Comment est né le collectif ?
J.N. Au printemps 2024, nous avons réuni chercheurs, urbanistes, habitants et associations autour d’une idée simple : réouvrir nos rivières grenobloises à la baignade, comme cela se fait ailleurs en France et en Europe. Dès le départ, nous avons voulu objectiver les discussions : nous avons collecté des données hydrologiques et réalisé des analyses bactériologiques sur le Drac et l’Isère.
Qu’en est-il de la qualité de l’eau ?
J.N. Nos analyses microbiologiques exploratoires montrent que les concentrations en Escherichia coli et en entérocoques permettent de se projeter dans une baignabilité du Drac et de l’Isère selon les normes de l’Agence européenne de l’environnement pour la baignade.
Concrètement, en dehors de périodes particulières – juste après un gros orage ou des rejets ponctuels – l’eau est de bonne qualité et compatible avec la baignade comme c’est le cas dans de nombreuses rivières européennes où l’on se baigne déjà.

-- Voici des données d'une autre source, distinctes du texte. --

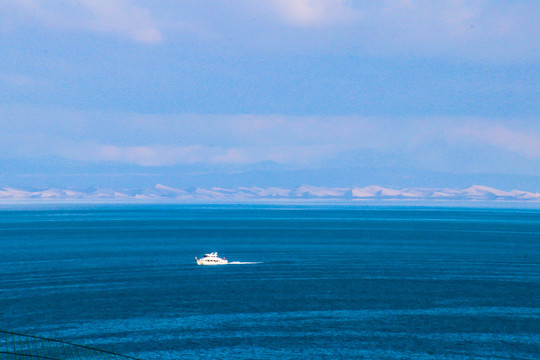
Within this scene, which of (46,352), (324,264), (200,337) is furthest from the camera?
(324,264)

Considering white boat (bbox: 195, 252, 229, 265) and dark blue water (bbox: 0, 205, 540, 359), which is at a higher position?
white boat (bbox: 195, 252, 229, 265)

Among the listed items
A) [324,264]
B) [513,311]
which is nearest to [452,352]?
[513,311]

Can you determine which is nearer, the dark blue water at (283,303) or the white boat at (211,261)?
the dark blue water at (283,303)

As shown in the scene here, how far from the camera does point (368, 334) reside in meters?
59.5

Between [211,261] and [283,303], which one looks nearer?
[283,303]

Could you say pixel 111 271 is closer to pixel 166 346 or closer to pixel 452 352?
pixel 166 346

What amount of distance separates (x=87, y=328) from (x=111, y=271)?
43640mm

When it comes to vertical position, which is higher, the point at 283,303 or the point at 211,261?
the point at 211,261

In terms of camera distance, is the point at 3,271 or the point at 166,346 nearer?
the point at 166,346

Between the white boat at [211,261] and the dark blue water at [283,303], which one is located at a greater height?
the white boat at [211,261]

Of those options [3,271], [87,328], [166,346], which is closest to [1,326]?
[87,328]

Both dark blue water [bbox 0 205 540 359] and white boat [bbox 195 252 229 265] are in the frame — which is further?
white boat [bbox 195 252 229 265]

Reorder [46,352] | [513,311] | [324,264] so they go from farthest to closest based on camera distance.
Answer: [324,264] < [513,311] < [46,352]

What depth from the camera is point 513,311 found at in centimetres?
7119
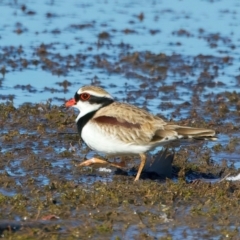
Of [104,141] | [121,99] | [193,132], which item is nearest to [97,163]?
[104,141]

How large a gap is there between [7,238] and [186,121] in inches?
203

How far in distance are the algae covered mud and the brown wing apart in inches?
19.5

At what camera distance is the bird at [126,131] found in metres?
8.67

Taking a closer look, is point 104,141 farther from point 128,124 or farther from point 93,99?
point 93,99

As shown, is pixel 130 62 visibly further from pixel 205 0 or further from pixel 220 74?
pixel 205 0

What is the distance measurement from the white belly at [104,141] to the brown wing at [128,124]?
42 mm

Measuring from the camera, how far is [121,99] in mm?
13242

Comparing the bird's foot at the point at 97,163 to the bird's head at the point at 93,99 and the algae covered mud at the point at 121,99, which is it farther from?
the bird's head at the point at 93,99

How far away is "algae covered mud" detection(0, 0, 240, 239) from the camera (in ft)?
25.4

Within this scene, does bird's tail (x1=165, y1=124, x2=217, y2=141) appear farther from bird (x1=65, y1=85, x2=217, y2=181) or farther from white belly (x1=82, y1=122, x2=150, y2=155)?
white belly (x1=82, y1=122, x2=150, y2=155)

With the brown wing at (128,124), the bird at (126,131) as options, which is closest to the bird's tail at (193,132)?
the bird at (126,131)

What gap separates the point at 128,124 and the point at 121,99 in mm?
4492

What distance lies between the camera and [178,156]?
33.3ft

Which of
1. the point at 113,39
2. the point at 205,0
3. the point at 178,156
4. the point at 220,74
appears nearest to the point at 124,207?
the point at 178,156
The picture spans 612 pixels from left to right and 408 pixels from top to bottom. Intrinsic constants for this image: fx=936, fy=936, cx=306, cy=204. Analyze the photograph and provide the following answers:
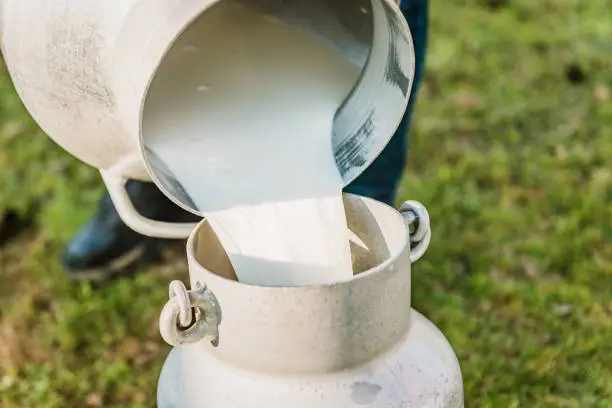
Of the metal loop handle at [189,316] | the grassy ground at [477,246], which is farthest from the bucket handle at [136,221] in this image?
the grassy ground at [477,246]

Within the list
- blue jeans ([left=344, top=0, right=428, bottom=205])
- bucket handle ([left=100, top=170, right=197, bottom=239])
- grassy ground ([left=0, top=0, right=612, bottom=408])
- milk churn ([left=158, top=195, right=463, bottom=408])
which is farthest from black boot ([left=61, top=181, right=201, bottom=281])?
milk churn ([left=158, top=195, right=463, bottom=408])

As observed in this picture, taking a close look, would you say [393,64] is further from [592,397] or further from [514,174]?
[514,174]

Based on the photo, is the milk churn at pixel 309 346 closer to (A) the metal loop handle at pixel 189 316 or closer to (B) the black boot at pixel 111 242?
Result: (A) the metal loop handle at pixel 189 316

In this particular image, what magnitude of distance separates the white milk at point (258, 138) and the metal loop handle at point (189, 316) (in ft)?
0.42

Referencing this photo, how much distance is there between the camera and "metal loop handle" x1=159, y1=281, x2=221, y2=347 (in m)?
1.10

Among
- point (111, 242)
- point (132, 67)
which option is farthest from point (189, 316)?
point (111, 242)

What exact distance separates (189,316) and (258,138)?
36cm

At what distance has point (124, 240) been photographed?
2.03m

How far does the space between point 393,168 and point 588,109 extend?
1.02m

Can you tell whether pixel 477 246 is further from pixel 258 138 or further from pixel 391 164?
pixel 258 138

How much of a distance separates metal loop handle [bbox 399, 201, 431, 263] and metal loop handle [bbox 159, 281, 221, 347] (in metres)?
0.31

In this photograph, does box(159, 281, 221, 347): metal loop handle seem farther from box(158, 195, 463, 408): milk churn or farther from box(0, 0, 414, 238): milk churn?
box(0, 0, 414, 238): milk churn

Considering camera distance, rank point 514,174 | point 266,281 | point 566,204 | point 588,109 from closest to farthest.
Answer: point 266,281 → point 566,204 → point 514,174 → point 588,109

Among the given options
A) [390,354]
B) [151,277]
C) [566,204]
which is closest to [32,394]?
[151,277]
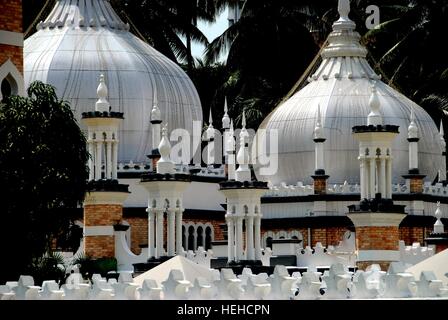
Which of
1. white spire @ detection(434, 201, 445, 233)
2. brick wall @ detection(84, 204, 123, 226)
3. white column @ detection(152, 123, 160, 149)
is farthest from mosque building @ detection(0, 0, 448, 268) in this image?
brick wall @ detection(84, 204, 123, 226)

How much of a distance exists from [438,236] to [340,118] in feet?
25.8

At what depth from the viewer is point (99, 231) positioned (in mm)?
52000

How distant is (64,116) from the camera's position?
38844mm

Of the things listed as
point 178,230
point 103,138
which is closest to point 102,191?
point 103,138

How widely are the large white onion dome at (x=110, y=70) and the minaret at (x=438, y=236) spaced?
10159 millimetres

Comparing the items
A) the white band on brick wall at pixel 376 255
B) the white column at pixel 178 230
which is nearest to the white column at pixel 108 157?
the white column at pixel 178 230

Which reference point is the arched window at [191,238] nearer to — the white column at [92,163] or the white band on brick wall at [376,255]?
the white column at [92,163]

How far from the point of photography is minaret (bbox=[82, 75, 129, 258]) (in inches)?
2045

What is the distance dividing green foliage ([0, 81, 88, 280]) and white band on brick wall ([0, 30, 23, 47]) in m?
1.85

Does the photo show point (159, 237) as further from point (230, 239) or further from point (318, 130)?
point (318, 130)

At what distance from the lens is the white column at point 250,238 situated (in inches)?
1943

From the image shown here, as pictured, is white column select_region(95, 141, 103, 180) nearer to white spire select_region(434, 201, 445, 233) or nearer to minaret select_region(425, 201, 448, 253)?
minaret select_region(425, 201, 448, 253)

Bien sûr, certaines pollutions diffuses existent (micropolluants, microplastiques), mais les niveaux de concentrations ne remettent pas en cause la baignade occasionnelle. Et surtout, l’expérience montre que plus les habitants se baignent, plus ils s’approprient la rivière et demandent qu’elle soit mieux protégée. La baignade devient ainsi un levier de sensibilisation et de soin collectif.

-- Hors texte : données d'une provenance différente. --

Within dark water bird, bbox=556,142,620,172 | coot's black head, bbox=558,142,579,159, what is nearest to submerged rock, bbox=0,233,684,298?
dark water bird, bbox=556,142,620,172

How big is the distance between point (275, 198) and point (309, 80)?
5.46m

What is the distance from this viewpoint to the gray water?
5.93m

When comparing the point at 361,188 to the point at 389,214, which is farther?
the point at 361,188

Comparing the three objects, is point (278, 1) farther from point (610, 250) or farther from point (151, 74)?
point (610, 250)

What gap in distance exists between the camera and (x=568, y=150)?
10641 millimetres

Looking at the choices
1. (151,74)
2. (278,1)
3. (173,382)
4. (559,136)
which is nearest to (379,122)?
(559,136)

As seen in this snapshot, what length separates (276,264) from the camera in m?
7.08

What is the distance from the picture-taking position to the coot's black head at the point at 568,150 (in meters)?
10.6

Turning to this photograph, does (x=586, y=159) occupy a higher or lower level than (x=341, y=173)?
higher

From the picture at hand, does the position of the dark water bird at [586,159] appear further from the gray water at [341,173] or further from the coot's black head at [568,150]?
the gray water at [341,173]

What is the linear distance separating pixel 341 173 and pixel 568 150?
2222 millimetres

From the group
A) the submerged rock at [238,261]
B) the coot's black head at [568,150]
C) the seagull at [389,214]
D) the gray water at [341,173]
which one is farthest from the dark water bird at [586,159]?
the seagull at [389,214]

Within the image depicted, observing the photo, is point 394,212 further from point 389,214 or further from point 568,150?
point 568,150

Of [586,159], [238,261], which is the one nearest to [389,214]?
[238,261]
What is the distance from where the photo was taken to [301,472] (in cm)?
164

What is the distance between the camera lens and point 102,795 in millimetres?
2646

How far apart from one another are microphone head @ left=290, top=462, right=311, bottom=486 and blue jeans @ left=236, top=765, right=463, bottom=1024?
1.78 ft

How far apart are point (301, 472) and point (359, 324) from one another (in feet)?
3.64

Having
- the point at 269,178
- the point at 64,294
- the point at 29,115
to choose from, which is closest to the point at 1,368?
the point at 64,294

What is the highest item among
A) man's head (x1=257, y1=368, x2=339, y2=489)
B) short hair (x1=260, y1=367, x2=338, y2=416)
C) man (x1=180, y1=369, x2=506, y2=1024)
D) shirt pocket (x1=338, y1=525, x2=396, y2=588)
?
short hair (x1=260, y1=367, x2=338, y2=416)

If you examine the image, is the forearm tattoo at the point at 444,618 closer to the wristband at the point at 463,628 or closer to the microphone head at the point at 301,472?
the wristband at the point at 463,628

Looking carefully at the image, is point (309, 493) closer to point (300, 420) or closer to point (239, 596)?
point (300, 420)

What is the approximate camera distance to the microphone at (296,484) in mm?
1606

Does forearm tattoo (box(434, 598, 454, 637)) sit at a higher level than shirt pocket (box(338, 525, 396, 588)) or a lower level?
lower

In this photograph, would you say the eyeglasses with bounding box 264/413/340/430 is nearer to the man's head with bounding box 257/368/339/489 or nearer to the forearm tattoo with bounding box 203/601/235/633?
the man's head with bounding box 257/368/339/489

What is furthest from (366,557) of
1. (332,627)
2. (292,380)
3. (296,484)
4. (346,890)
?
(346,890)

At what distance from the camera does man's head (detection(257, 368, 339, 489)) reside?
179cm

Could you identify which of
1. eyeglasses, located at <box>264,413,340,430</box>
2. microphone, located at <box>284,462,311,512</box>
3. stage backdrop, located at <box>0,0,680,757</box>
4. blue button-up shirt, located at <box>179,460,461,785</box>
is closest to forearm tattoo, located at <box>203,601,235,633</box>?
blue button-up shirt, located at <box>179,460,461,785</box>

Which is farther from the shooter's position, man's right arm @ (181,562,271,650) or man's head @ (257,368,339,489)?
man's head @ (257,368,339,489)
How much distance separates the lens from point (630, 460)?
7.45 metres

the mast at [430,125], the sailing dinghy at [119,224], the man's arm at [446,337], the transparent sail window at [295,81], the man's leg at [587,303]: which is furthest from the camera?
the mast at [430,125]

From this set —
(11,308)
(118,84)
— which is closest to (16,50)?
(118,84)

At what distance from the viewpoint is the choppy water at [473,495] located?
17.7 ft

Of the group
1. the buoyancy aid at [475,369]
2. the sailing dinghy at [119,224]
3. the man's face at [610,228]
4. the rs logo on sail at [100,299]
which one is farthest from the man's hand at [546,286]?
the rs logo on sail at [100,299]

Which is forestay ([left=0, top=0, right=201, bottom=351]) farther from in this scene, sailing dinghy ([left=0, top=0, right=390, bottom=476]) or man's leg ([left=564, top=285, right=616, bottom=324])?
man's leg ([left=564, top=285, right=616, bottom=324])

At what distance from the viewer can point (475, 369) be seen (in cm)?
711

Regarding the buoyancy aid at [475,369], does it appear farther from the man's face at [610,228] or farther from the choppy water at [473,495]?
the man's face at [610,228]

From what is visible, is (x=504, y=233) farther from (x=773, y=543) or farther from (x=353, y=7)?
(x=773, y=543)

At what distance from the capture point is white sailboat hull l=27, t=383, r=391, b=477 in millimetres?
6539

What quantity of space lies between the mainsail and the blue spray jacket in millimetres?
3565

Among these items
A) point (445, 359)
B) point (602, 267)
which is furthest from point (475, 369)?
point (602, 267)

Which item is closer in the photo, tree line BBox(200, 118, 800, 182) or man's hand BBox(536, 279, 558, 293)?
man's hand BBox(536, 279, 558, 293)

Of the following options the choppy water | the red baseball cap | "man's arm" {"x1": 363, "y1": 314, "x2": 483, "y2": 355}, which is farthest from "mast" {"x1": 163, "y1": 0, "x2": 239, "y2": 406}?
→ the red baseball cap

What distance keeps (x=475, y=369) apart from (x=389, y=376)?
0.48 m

Comment evaluez-vous les conditions de sécurité ?
J.N. Nous effectuons des mesures précises de débits et de vitesses de courant. Aujourd’hui, dans l’Isère, on était autour de 1 m/s : c’est suffisant pour se laisser porter tout en rejoignant facilement la berge. Au-delà de 1,5 m/s, seuls des nageurs très entraînés peuvent tenir.
Ces données, partagées avec les participants, permettent de rappeler les consignes : éviter les zones de seuils, préférer les endroits élargis et calmes, attendre 72 h après un gros orage pour être sûr de la qualité de l’eau. Le risque existe, comme pour toute pratique sportive de plein air, mais il peut être encadré et anticipé.
Quelles sont les principales barrières aujourd’hui que vous avez soulevées ?
J.N. La première est culturelle et psychologique. Beaucoup de Grenoblois considèrent encore l’Isère et le Drac comme dangereux, sales ou inaccessibles : héritage de la mémoire des noyades, des représentations liées aux courants, ou encore du passé industriel des rivières.
Or, les données montrent que la baignade est possible et que ces peurs reposent souvent plus sur une méconnaissance de la rivière. Voir des corps heureux dans l’eau, dans un cadre sécurisé, change les représentations. La science permet d’objectiver les débats publics et de rouvrir la possibilité d’une relation apaisée et bienfaitrice avec nos rivières.
Pourquoi insistez-vous sur la dimension de justice sociale ?
J.N. Les sites de baignade accessibles autour de Grenoble sont rares, payants ou nécessitent une voiture. Les piscines municipales sont saturées et coûteuses. Résultat : une partie de la population n’a pas accès à la fraîcheur.
Permettre la baignade dans l’Isère et le Drac, c’est offrir un accès gratuit, central, et équitable à l’eau en ville. Dans un contexte de réchauffement climatique, c’est une réponse à la fois environnementale et sociale.
Quelle vision portez-vous pour 2040 ?
J.N. J’imagine des berges réaménagées simplement — rampes, pontons, escaliers, panneaux pédagogiques mais aussi guinguettes de bord de rivière — pour accueillir des baigneurs en toute sécurité. Les rivières pourraient redevenir des lieux de convivialité, de fraîcheur et de loisirs quotidiens.
Avec la baignade, Grenoble pourrait renouer avec une histoire ancienne d’usage de ses rivières, tout en inventant un nouveau rapport au vivant, plus respectueux et plus équitable.